Keith Coleman

Personal information
- Full name: Keith Coleman
- Date of birth: 24 May 1951 (age 74)
- Place of birth: Washington, Tyne and Wear, England
- Position: Right back

Youth career
- Sunderland

Senior career*
- Years: Team / Apps / (Gls)
- 1971–1973: Sunderland / 49 / (2)
- 1973–1977: West Ham / 101 / (0)
- 1977–1979: K.V. Mechelen
- 1979–1980: Darlington / 25 / (0)

= Keith Coleman (footballer) =

English footballer

Keith Coleman (born 24 May 1951) is an English retired footballer who played as a fullback.

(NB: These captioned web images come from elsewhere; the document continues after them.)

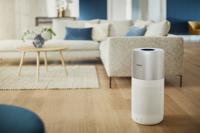 Philips -luchtzuiveraar - 3000i-serie - thumbnail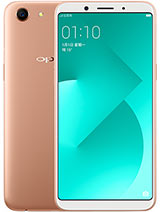 Best available price of Oppo A83 in Morocco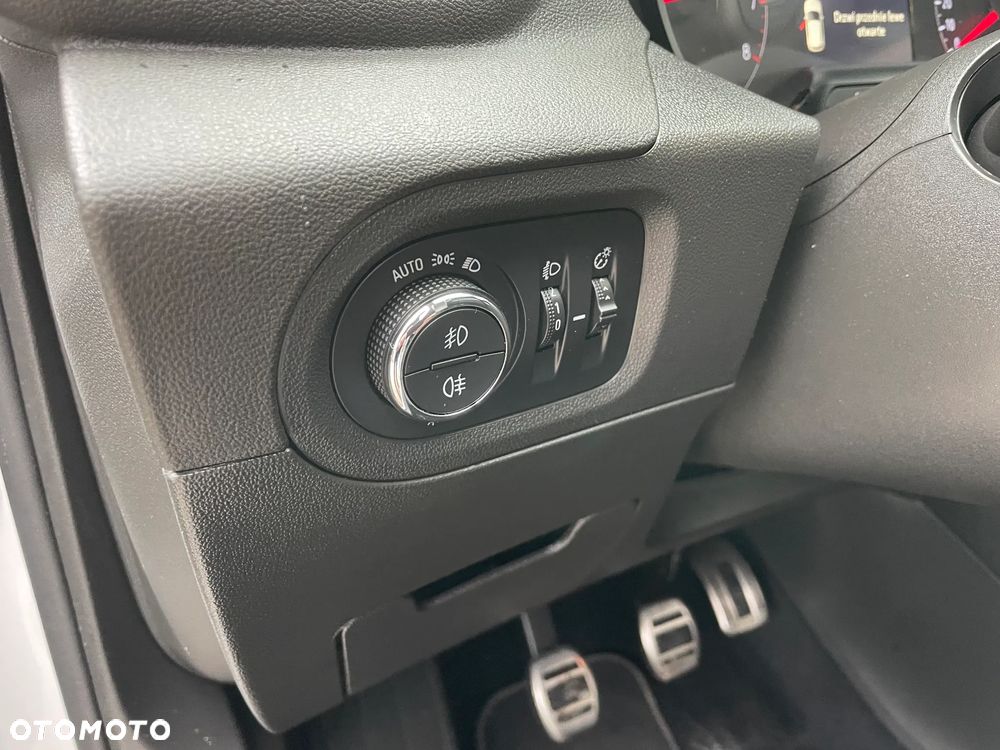 Opel Grandland X 1.2 Start/Stop 120 Jahre - 14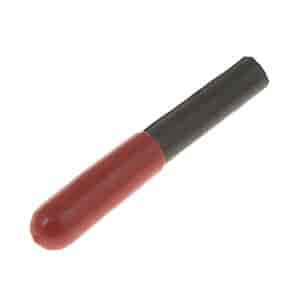 SPARK PLUG STARTER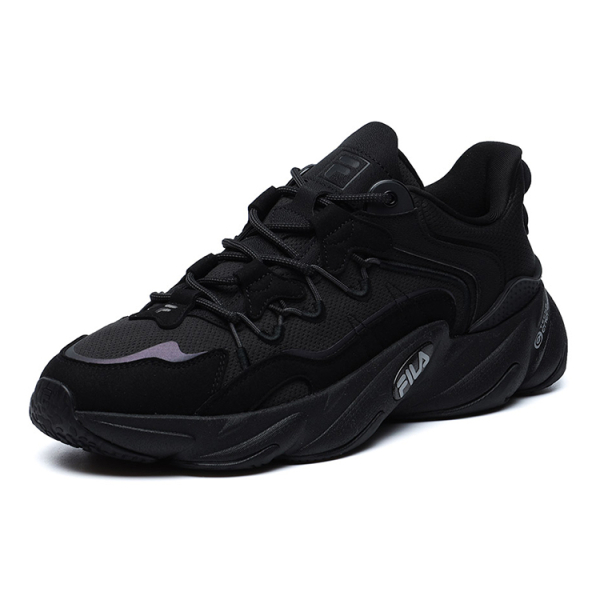 FILA Heritage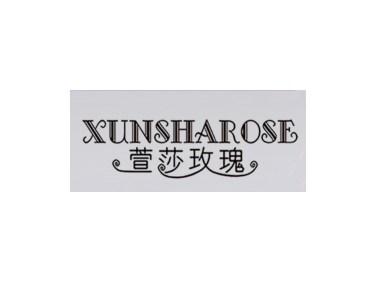 萱莎玫瑰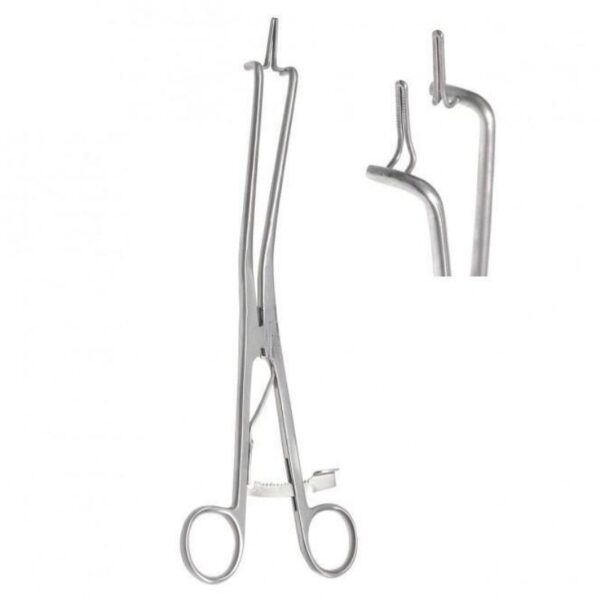 Kogan Endocervical Speculum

He collected an UEFA Cup Winners' Cup runners-up medal in 1976 while playing for West Ham United.

==Biography==

Coleman was born on 24 May 1951 in Washington, Tyne and Wear. He began his career at Sunderland in 1971, where he made 49 appearances, scoring two goals. He joined West Ham in September 1973 for a transfer fee of £20,000 and made his debut in a home game against Burnley in October 1973. He competed for his position with John McDowell and Frank Lampard and made 122 appearances in all competitions, with the highlight being an appearance in the 1976 UEFA Cup Winners' Cup Final, which was won 4–2 by Anderlecht. He joined K.V. Mechelen of Belgium in 1977 and then Darlington in July 1979 where he made 25 appearances in the 1979–80 season. He took his FA coaching badge in 1980 and later was a scout for Sheffield Wednesday.